The Rise of Coding Assistants: Increasing Developer Productivity

The rapid growth of coding assistants in large language models (LLM) has sparked debates about the future of coding, with some even predicting the end for programmers. However, at Heroku we’re seeing a different trend – LLM companies are democratizing coding to the point that we’re starting to see a wave of aspiring coders entering the industry.

This influx of developers creates some unique challenges for AI assistants. For example, experienced developers are better equipped to notice when an assistant is leading them down the wrong coding path, while younger developers may not notice that something is wrong.

Furthermore, the quality of LLM code can vary significantly depending on the choice of language and area of application. Using an assistant to write a backend in Python or Java is usually not a problem; however, asking him to write Zig or a newer language like Mojo may result in disappointment. For example, when asked how to install Python packages, the assistant will instruct the user to use pip or conda because these are the most popular tools in the training data. Meanwhile, developers are absent, preferring Poetry as their Python dependency and management package; AI tools ideally do not use or take this into account unless the developer specifically asks for it.

Outdated information can also be a problem, especially when languages and frameworks try to phase out old features or when libraries that were once used contain security vulnerabilities that have not yet been fixed.

Using data to enhance your software developer LLM

So how can we help assistants (and therefore developers) avoid such problems? First, it is important to have current data informing the LLM. While larger organizations can leverage their existing codebases and operational data to partially solve this problem, full access to comprehensive, up-to-date data sets is unavailable. In fact, 62% of employees worldwide say that training AI on outdated data undermines their trust in the tool. Similarly, companies lack sufficient relevant data when they introduce new languages or try to change the status quo.

The necessary data curation can be addressed in a collaborative and community-focused way, following patterns established by open source projects. This does not mean that we need to agree on one set of best practices. On the contrary, it makes sense for existing languages, tools and frameworks communities to create a dataset or framework knowledge base (FKB) that is specifically curated for their area of interest.

The optimal method for complementing existing models with these FKBs is not clear. However, this should not stop anyone from producing them. Whether it’s placed entirely in a context window, accessed through augmented search generation (RAG), or used for tuning, having current, accurate, and relevant data that remains consistent is the best first step.

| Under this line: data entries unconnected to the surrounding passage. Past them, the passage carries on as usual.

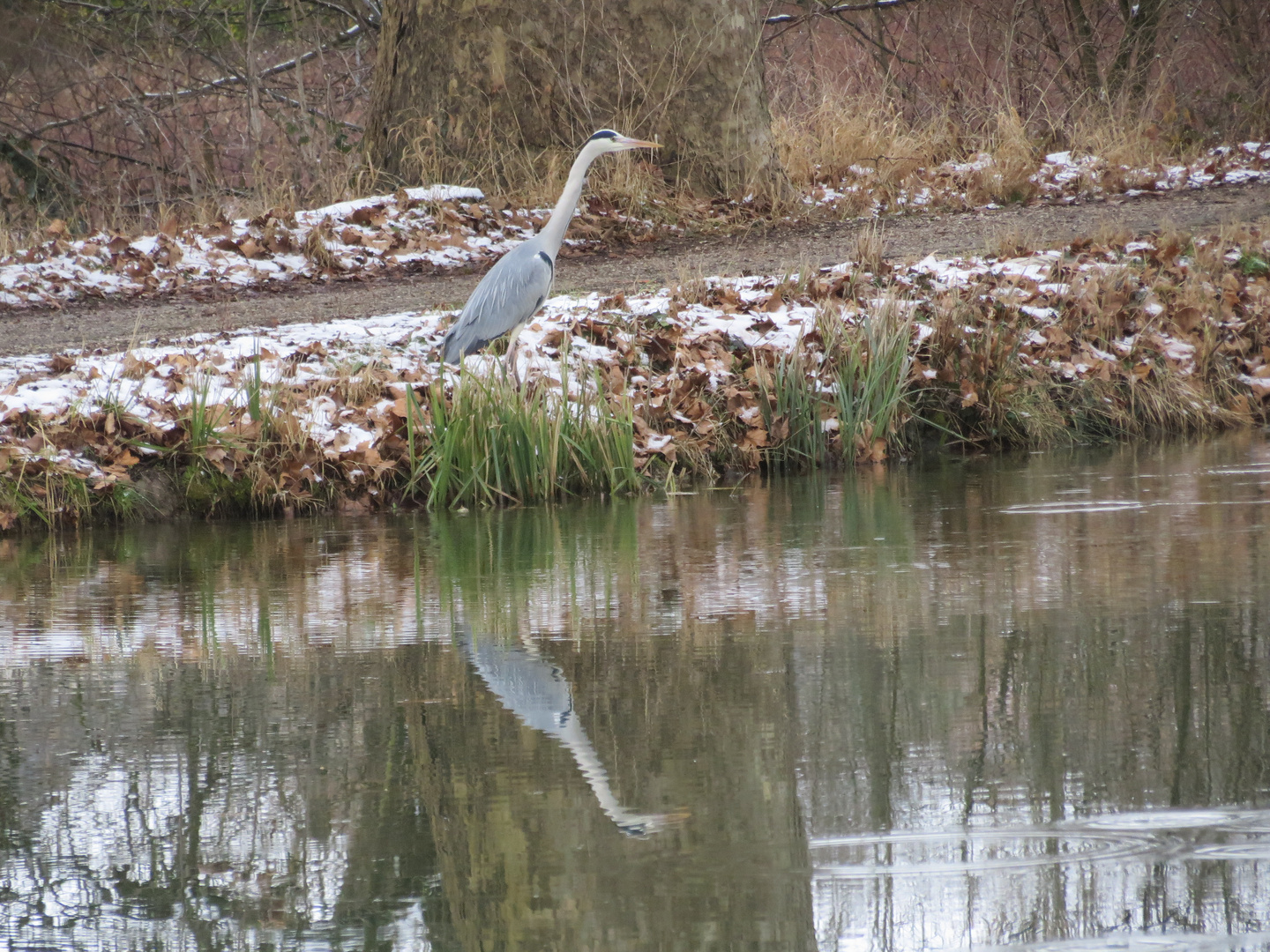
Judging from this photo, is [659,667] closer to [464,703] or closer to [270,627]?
[464,703]

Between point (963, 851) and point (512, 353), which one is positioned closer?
point (963, 851)

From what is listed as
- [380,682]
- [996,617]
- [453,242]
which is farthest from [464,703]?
[453,242]

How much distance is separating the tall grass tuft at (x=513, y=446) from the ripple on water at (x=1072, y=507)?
172cm

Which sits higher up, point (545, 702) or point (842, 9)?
point (842, 9)

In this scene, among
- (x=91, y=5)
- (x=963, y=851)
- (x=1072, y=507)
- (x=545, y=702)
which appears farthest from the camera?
(x=91, y=5)

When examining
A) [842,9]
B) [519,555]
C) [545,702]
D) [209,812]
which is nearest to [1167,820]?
[545,702]

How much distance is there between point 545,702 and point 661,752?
1.25 feet

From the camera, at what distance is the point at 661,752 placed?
2.34m

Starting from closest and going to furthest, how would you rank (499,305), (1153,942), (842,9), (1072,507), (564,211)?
(1153,942) → (1072,507) → (499,305) → (564,211) → (842,9)

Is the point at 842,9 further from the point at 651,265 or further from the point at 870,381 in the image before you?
the point at 870,381

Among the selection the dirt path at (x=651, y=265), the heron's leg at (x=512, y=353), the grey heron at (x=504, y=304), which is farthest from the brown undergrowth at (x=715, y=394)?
the dirt path at (x=651, y=265)

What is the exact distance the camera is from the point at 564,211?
7188 mm

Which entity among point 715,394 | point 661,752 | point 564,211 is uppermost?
point 564,211

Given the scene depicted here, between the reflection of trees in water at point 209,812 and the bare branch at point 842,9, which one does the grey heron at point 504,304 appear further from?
the bare branch at point 842,9
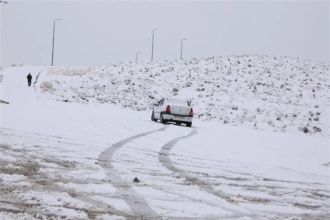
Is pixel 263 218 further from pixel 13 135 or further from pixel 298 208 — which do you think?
pixel 13 135

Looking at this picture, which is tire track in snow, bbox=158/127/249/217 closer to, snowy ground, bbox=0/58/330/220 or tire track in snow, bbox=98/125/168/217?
snowy ground, bbox=0/58/330/220

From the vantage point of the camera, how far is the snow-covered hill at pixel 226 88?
3316 centimetres

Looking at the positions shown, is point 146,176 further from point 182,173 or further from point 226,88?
point 226,88

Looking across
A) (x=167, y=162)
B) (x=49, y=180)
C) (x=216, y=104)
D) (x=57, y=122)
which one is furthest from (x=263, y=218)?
(x=216, y=104)

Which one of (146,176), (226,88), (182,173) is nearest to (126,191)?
(146,176)

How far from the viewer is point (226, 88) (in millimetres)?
44781

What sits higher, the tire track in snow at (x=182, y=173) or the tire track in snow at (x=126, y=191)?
the tire track in snow at (x=126, y=191)

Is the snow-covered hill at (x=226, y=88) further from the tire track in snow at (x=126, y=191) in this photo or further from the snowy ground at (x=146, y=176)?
the tire track in snow at (x=126, y=191)

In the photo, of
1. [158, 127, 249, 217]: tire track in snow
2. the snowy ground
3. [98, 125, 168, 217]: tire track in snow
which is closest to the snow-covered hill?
the snowy ground

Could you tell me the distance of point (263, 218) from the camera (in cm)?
516

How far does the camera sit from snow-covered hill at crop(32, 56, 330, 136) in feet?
109

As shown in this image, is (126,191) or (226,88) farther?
(226,88)

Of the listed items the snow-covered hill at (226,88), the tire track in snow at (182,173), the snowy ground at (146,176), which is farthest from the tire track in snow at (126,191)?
the snow-covered hill at (226,88)

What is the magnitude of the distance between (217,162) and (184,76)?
136 ft
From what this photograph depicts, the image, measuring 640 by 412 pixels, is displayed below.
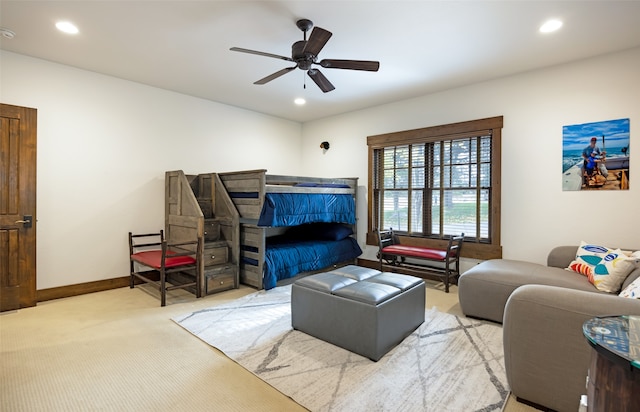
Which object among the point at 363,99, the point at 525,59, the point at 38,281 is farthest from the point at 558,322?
the point at 38,281

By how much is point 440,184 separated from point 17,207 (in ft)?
16.9

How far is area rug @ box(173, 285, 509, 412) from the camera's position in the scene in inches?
76.7

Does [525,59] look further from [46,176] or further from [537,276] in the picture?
[46,176]

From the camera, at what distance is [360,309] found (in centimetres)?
242

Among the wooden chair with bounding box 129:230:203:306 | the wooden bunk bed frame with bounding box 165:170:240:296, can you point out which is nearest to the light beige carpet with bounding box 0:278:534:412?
the wooden chair with bounding box 129:230:203:306

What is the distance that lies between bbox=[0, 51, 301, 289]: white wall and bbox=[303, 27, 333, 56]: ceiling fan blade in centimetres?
290

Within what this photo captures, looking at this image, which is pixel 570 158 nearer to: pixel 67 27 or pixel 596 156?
pixel 596 156

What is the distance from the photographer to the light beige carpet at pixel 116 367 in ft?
6.30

Knowledge base framework for LLM

How does the user interact with these FKBs? Imagine a menu that users can choose from once they activate the coding assistant. The user would select one or more FKBs tailored for a specific purpose. Each FKB will contain a starting template for the assistant to work with. In addition to the template, the FKB database will include code samples, best practice guides, and recommended libraries.

To maximize success, datasets will be created and curated by experts in languages and frameworks. However, every journey begins with one step, or in this case, with the person who has the ability and willingness to move forward and make the first FKB. There are several questions this pioneer would have to answer:

1. What license should FKB use? Ideally, these datasets should be accessible to everyone. To ensure the widest possible use, you should choose something extremely liberal, such as license-free or CC0.

2. Where should FKB be stored? Ideally, this is a place where people can collaborate on datasets and have an easy method to modify the dataset if they disagree about certain choices. For example, a GitHub repository is a good option because the template can be used directly and allows for stars, pull requests, and forks. The Huggingface dataset could also work. Another idea is to include the ai-hints.json file directly into the existing repository.

3. What test data should be included for LLM? One challenge in the future will be to evaluate LLM performance using the dataset. These assessments would require testing data as well as training data. To address this issue, the FKB must include domain-specific examples that can be used as a test set to evaluate LLM performance.

Coding assistants are becoming amazing tools

Fostering a collaborative and community approach to gathering and sharing knowledge can make coding assistants incredible tools that empower developers of all skill levels. This journey begins with a collective effort by the technology community to create and improve datasets that keep pace with the ever-changing landscape of programming languages and tools. Together we can build a future where coding assistants simplify coding and inspire innovation across the global developer ecosystem.